Creating a Profitable Business from Sanitation

In 2016, I spent 6 months in Nairobi, Kenya working with a social enterprise called Sanergy (coincidentally founded at MIT). Sanergy as a whole is aiming to solve the sanitation crisis in the world today, with over 2 billion people lacking access to adequate sanitation facilities. This population is diverse and widespread, spanning from Brazil to India, rural settings to urban slums. Governments and relief organizations haven’t been able to solve the problem at scale, and historically sanitation has been considered a public group so participation from the private section has been limited.

Sanergy is trying to solve this problem by using a two-pronged approach. On one side, their non-profit arm has created a novel, waterless toilet that’s sold at low cost to customers in Nairobi who lack access to clean sanitation facilities. Those individuals are also able to treat the toilets as a business, charging a small per use fee and are subsequently incentivized to keep the toilet clean and operational. On the other side, Sanergy’s for profit arm collects the waste and uses novel methods to process the waste into byproducts to sell to the market. Its current products are fertilizer and animal feed, with other products in the pipeline as well.

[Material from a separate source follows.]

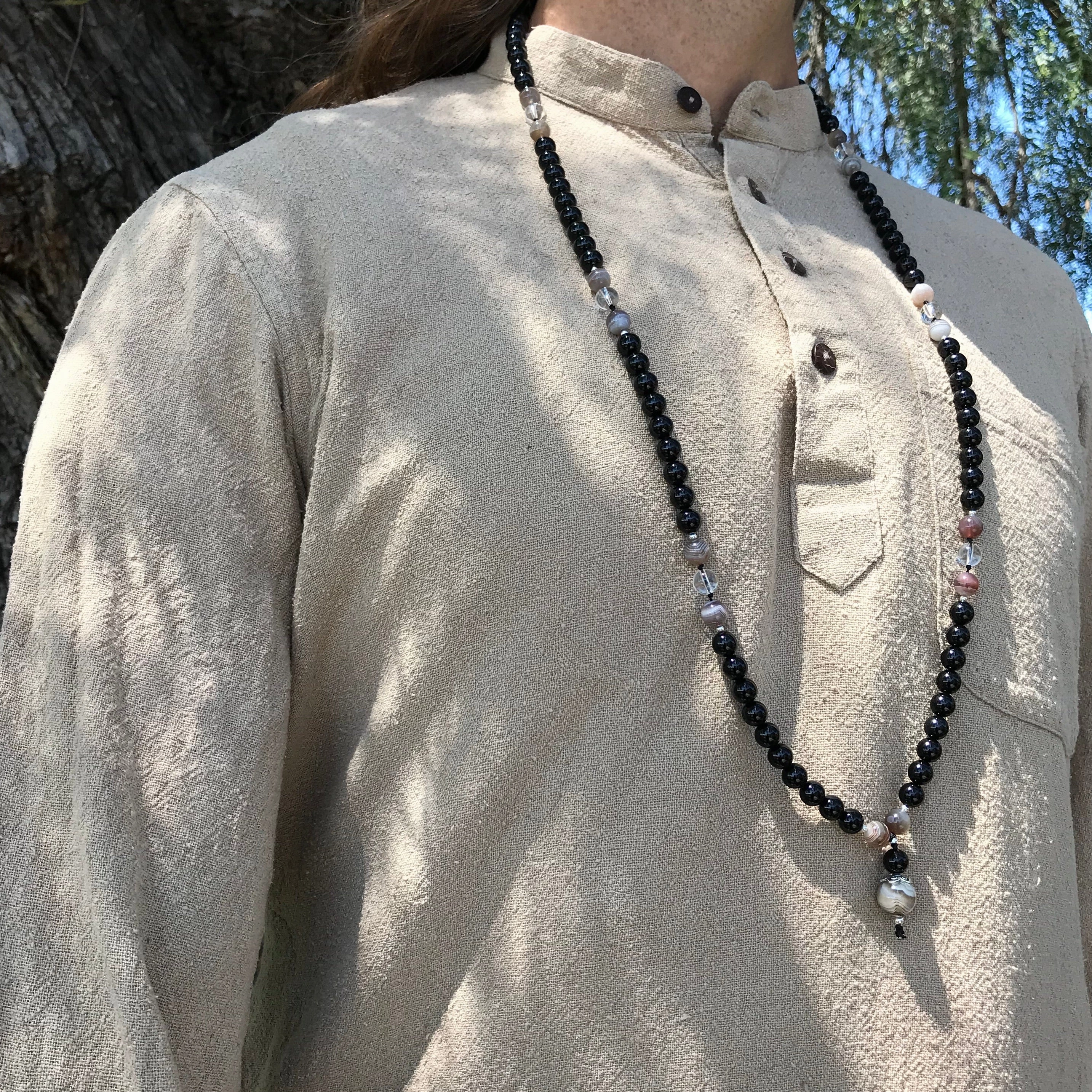 Megh Black Onyx Mala look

I think a social enterprise like Sanergy well poised to solve this problem, because the problem intrinsically requires emotional motivation that comes with a mission driven organization, coupled with the innovation engine that comes from the private sector. To support this hypothesis, one can look back at attempts by the public sector or private sector in a silo. For example, India’s government has launched several campaigns to install toilets in slums and rural areas to decrease open defecation rates. The cost per toilet is much higher than what Sanergy can produce today, and most fall out of use after a period of time (however, the latest campaign in partnership with the Gates foundation shows promise). On the private site, a Japanese company called Lixil made a wildly successful low-cost toilet called SaTo which has sold over a million units thus far. The scale and impact of the toilet is irrefutable, but I believe SaTo misses the human element in its implementation. It sells the product through a network of vendors and distributors, but what happens with the product after it’s bought is not their concern. Solving this problem doesn’t just require innovation in design, but large-scale behavioral change as well.

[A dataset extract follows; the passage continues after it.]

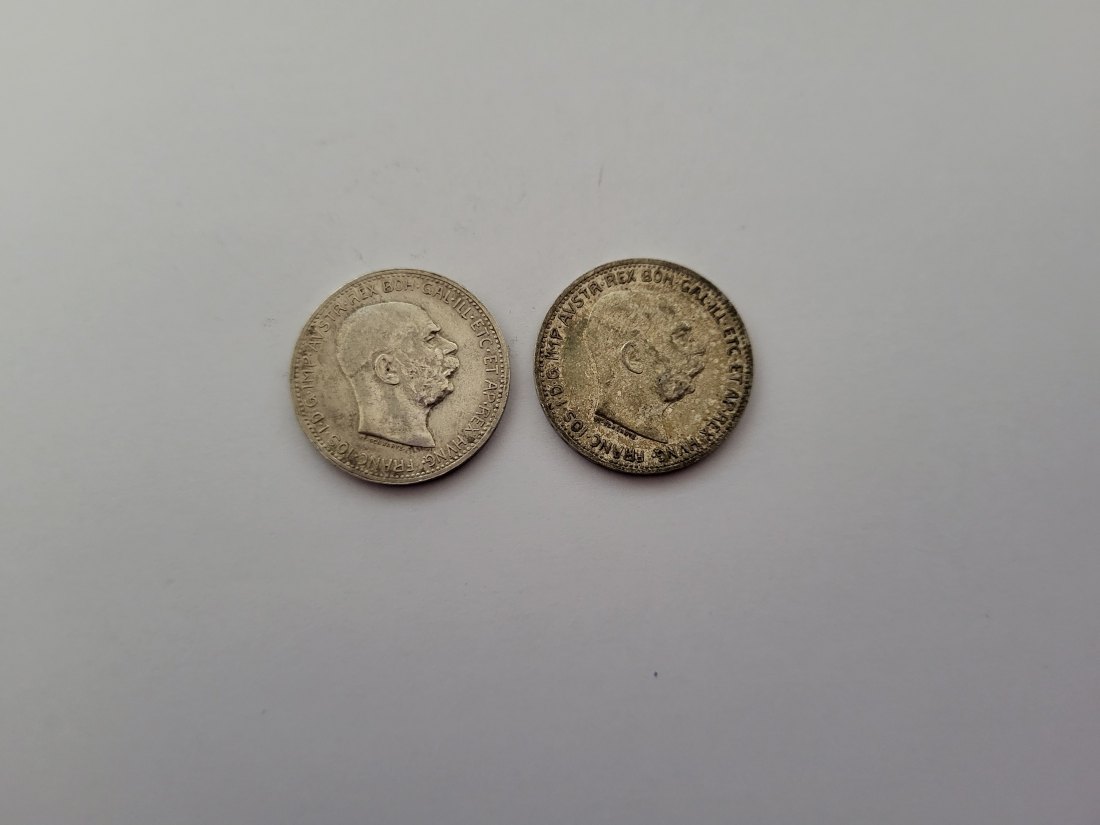  1 Krone 1912 1914 á 4,17g fein silber Kronenwährung Österreich Spittalgold9800 (4508   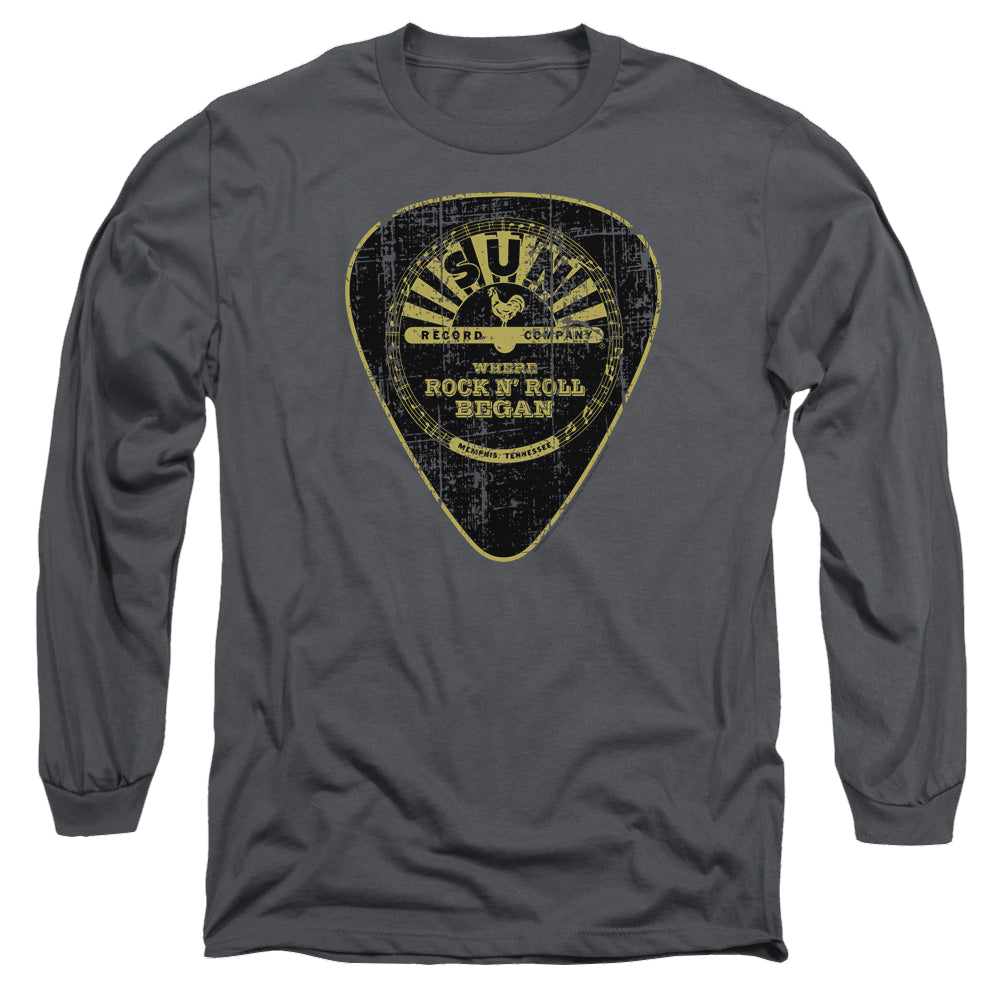Sun Records Guitar Pick - Men's Long Sleeve T-Shirt Men's Long Sleeve T-Shirt Sun Records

The most obvious challenge with Sanergy’s approach, which they are well aware of, is scaling across regions and countries. The infrastructure required and regulatory hurdles faced with each expansion are significant, and even the disciplined expansion within Nairobi has been a challenge. According to the UN, inadequate sanitation affects over 2.3 billion in the world today. Solving at this scale requires a model that can be replicated efficiently and rapidly. If Sanergy can solve this challenge, I believe the model could very well be a critical part of the final answer in solving the global crisis.